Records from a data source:
╭──

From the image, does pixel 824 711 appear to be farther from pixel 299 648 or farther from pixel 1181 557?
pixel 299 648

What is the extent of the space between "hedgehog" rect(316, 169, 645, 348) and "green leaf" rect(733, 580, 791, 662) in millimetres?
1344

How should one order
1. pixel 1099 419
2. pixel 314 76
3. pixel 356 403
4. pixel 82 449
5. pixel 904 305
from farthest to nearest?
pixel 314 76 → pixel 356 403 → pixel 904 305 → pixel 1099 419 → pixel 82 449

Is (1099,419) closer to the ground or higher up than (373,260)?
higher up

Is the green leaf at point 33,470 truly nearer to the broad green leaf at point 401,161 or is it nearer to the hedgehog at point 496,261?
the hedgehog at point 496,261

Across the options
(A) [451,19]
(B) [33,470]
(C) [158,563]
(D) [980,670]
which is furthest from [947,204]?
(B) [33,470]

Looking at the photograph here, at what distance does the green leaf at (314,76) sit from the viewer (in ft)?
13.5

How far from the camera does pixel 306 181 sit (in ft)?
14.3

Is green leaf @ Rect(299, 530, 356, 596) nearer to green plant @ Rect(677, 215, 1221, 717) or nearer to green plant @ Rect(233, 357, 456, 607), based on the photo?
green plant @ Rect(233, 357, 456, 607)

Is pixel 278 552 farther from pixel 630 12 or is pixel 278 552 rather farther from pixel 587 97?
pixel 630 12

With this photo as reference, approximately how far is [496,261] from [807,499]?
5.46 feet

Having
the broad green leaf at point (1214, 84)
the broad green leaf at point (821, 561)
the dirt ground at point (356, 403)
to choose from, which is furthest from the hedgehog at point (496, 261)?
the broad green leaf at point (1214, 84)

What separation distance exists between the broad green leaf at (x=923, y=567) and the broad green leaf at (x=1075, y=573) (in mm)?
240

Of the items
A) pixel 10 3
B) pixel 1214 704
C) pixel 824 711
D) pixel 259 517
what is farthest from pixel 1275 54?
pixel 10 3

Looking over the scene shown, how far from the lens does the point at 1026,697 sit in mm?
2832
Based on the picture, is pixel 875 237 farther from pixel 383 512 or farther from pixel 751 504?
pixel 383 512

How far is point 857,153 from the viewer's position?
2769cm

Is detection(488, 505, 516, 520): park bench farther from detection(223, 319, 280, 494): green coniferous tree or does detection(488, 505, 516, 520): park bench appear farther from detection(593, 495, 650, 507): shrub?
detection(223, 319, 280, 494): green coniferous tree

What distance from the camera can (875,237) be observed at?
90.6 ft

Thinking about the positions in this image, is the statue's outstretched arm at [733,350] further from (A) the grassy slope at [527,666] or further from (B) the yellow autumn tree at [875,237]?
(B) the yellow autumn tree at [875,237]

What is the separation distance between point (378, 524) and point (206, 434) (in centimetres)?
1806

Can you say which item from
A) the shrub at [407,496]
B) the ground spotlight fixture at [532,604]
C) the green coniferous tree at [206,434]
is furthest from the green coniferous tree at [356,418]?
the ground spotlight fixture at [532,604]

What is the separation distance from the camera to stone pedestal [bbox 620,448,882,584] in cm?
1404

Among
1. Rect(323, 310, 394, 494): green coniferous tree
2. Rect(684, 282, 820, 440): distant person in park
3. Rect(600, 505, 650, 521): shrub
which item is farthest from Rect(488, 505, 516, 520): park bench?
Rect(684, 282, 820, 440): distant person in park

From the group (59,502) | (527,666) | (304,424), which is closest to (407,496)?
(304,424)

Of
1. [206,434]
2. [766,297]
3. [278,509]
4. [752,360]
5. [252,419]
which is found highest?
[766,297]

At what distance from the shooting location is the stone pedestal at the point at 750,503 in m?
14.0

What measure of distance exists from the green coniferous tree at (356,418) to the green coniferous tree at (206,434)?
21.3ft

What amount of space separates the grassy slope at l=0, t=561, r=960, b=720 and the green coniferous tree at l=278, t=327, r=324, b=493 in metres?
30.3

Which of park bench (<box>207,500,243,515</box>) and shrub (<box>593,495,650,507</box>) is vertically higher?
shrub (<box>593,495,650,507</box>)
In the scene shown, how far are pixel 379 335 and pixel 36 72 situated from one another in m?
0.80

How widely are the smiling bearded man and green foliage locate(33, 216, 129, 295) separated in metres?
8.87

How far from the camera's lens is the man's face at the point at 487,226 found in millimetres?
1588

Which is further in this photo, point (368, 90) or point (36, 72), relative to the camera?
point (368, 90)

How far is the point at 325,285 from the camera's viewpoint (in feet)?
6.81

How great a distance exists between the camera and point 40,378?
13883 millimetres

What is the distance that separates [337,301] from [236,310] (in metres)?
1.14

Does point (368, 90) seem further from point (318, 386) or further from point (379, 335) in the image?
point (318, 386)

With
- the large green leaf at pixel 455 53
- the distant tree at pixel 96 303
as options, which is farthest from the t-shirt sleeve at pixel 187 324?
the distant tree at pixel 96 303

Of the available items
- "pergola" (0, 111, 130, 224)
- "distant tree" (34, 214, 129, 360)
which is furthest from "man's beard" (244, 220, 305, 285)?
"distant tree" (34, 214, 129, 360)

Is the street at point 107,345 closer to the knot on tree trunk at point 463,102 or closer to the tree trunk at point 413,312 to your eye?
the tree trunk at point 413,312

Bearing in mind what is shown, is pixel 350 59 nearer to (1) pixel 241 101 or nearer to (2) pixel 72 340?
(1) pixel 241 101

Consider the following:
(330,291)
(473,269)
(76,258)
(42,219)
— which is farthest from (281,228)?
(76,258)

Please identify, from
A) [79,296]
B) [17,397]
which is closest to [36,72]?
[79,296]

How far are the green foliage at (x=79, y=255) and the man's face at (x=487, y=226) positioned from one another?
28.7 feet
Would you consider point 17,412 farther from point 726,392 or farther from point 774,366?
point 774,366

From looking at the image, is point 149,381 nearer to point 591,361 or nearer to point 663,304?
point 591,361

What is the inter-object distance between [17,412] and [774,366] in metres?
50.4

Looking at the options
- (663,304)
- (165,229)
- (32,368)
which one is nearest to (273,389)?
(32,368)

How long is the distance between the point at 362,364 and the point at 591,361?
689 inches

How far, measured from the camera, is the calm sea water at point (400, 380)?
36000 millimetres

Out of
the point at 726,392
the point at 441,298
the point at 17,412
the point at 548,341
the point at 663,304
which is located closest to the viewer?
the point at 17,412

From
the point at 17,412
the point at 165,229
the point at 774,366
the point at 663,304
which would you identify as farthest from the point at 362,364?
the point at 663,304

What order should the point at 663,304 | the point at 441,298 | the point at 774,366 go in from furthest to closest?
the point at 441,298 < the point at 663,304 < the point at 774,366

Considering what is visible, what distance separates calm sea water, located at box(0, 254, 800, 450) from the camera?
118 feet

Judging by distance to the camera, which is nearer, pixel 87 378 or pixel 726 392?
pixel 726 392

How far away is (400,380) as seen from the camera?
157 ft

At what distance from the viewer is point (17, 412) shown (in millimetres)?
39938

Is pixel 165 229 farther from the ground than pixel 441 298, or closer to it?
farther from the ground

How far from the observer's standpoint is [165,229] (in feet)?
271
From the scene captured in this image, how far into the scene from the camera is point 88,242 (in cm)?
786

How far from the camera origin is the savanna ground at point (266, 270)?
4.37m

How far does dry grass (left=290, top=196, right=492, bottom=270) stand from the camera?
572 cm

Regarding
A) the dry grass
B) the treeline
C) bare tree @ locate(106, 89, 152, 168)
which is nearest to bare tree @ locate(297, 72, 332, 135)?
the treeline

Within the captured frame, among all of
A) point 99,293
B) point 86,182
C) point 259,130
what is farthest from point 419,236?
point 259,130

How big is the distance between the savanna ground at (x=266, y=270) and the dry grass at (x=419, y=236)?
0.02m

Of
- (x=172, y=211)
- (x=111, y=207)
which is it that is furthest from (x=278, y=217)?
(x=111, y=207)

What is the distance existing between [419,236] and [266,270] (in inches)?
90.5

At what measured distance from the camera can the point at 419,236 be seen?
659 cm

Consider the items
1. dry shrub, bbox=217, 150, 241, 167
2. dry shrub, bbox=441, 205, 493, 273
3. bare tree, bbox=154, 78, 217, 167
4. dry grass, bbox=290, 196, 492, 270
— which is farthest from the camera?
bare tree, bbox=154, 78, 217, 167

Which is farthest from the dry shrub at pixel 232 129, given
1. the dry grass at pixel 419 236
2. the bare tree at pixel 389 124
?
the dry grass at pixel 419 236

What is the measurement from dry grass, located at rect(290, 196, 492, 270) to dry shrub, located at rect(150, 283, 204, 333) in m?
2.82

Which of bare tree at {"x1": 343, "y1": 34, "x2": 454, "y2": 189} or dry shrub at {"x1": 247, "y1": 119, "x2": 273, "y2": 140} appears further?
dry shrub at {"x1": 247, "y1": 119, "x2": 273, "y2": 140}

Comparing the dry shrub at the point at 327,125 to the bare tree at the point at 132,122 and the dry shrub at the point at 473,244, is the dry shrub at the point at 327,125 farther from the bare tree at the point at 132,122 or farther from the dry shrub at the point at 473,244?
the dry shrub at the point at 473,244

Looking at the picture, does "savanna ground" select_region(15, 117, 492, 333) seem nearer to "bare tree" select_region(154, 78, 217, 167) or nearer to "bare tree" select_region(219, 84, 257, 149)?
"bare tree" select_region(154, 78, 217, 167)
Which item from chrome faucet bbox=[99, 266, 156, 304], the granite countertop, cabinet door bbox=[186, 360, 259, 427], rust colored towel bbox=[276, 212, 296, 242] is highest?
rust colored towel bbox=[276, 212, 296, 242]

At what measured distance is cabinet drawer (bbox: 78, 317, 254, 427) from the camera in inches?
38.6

╰──

Task to carry out: Repeat exactly the lines from the line containing "Which of bare" through the end of the listing above; both boundary lines are part of the output.

The response:
Which of bare tree at {"x1": 343, "y1": 34, "x2": 454, "y2": 189} or dry shrub at {"x1": 247, "y1": 119, "x2": 273, "y2": 140} appears further?
dry shrub at {"x1": 247, "y1": 119, "x2": 273, "y2": 140}

Comparing the dry shrub at the point at 327,125 to the bare tree at the point at 132,122 and the dry shrub at the point at 473,244, is the dry shrub at the point at 327,125 farther from the bare tree at the point at 132,122 or farther from the dry shrub at the point at 473,244?
the dry shrub at the point at 473,244

Looking at the picture, does "savanna ground" select_region(15, 117, 492, 333) seem nearer to "bare tree" select_region(154, 78, 217, 167) or nearer to "bare tree" select_region(219, 84, 257, 149)?
"bare tree" select_region(154, 78, 217, 167)
Which item from chrome faucet bbox=[99, 266, 156, 304], the granite countertop, cabinet door bbox=[186, 360, 259, 427], rust colored towel bbox=[276, 212, 296, 242] is highest?
rust colored towel bbox=[276, 212, 296, 242]

At what measured distance is cabinet drawer (bbox: 78, 317, 254, 427) from the camera in inches?
38.6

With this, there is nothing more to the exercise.